**DIRECTION:** Transcribe the entries that follow, word for word.

**MATERIAL TO PROCESS:**
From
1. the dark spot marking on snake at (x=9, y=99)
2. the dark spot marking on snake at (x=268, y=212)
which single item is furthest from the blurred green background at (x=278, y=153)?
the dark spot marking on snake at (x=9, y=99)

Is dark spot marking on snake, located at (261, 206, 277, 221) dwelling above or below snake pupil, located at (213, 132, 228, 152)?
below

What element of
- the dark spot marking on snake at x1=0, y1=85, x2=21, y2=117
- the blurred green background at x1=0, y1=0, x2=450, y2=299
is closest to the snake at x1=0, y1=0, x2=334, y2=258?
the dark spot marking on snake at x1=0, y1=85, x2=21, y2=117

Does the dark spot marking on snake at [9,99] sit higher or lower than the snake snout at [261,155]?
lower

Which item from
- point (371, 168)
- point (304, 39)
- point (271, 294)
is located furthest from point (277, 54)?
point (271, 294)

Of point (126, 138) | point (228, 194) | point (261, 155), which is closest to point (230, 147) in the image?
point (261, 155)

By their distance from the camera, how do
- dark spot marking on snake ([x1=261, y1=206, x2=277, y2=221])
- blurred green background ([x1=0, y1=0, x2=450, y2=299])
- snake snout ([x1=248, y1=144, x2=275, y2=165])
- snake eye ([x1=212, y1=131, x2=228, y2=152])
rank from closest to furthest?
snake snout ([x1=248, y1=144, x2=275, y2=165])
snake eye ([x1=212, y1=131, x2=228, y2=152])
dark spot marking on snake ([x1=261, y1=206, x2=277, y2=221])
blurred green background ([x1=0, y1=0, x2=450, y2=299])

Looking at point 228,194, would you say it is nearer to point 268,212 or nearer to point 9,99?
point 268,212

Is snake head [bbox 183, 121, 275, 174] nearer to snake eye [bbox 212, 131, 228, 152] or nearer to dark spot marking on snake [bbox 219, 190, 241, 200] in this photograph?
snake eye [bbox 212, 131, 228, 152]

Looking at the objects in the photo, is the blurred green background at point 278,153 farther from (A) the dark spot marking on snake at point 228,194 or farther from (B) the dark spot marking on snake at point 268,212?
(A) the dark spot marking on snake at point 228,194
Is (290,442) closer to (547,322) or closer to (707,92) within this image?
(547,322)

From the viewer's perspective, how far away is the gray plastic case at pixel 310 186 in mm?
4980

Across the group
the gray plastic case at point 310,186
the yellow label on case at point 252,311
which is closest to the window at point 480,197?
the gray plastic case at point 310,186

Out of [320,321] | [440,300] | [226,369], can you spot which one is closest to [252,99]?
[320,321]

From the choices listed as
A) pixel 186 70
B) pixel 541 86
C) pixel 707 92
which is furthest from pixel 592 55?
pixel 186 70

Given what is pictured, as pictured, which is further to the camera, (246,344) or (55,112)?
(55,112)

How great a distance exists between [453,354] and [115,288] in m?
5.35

**RESPONSE BELOW:**
From
1. the dark spot marking on snake at (x=9, y=99)
2. the dark spot marking on snake at (x=268, y=212)
which single item is furthest from the blurred green background at (x=278, y=153)?
the dark spot marking on snake at (x=9, y=99)

Is dark spot marking on snake, located at (261, 206, 277, 221) dwelling above or below snake pupil, located at (213, 132, 228, 152)?
below

What element of
- the dark spot marking on snake at x1=0, y1=85, x2=21, y2=117
- the blurred green background at x1=0, y1=0, x2=450, y2=299
is closest to the snake at x1=0, y1=0, x2=334, y2=258?
the dark spot marking on snake at x1=0, y1=85, x2=21, y2=117

Does the dark spot marking on snake at [9,99] sit higher or lower than the snake snout at [261,155]?
lower

Which item from
- point (371, 168)
- point (304, 39)
- point (271, 294)
is located furthest from point (277, 54)?
point (271, 294)

Of point (126, 138) | point (228, 194) | point (261, 155), which is closest to point (230, 147) in the image?
point (261, 155)

By their distance from the camera, how do
- dark spot marking on snake ([x1=261, y1=206, x2=277, y2=221])
- blurred green background ([x1=0, y1=0, x2=450, y2=299])
- snake snout ([x1=248, y1=144, x2=275, y2=165])
- snake eye ([x1=212, y1=131, x2=228, y2=152])
rank from closest to furthest?
snake snout ([x1=248, y1=144, x2=275, y2=165])
snake eye ([x1=212, y1=131, x2=228, y2=152])
dark spot marking on snake ([x1=261, y1=206, x2=277, y2=221])
blurred green background ([x1=0, y1=0, x2=450, y2=299])

Looking at point 228,194, would you say it is nearer to point 268,212 or nearer to point 9,99?
point 268,212

Is snake head [bbox 183, 121, 275, 174] nearer to snake eye [bbox 212, 131, 228, 152] or nearer to dark spot marking on snake [bbox 219, 190, 241, 200] in this photograph?
snake eye [bbox 212, 131, 228, 152]

Looking at the objects in the photo, is the blurred green background at point 278,153 farther from (A) the dark spot marking on snake at point 228,194 or farther from (B) the dark spot marking on snake at point 268,212?
(A) the dark spot marking on snake at point 228,194
Is (290,442) closer to (547,322) or closer to (707,92) within this image?
(547,322)

From the viewer's perspective, how far away is the gray plastic case at pixel 310 186 in mm?
4980

Across the group
the gray plastic case at point 310,186
the yellow label on case at point 252,311
which is closest to the window at point 480,197?
the gray plastic case at point 310,186

Out of [320,321] | [440,300] | [226,369], can you spot which one is closest to [252,99]?
[320,321]

From the choices listed as
A) pixel 186 70
B) pixel 541 86
C) pixel 707 92
which is furthest from pixel 592 55?
pixel 186 70

Given what is pictured, as pictured, which is further to the camera, (246,344) or (55,112)?
(55,112)

How great a distance exists between [453,354] and [115,288] in m?
5.35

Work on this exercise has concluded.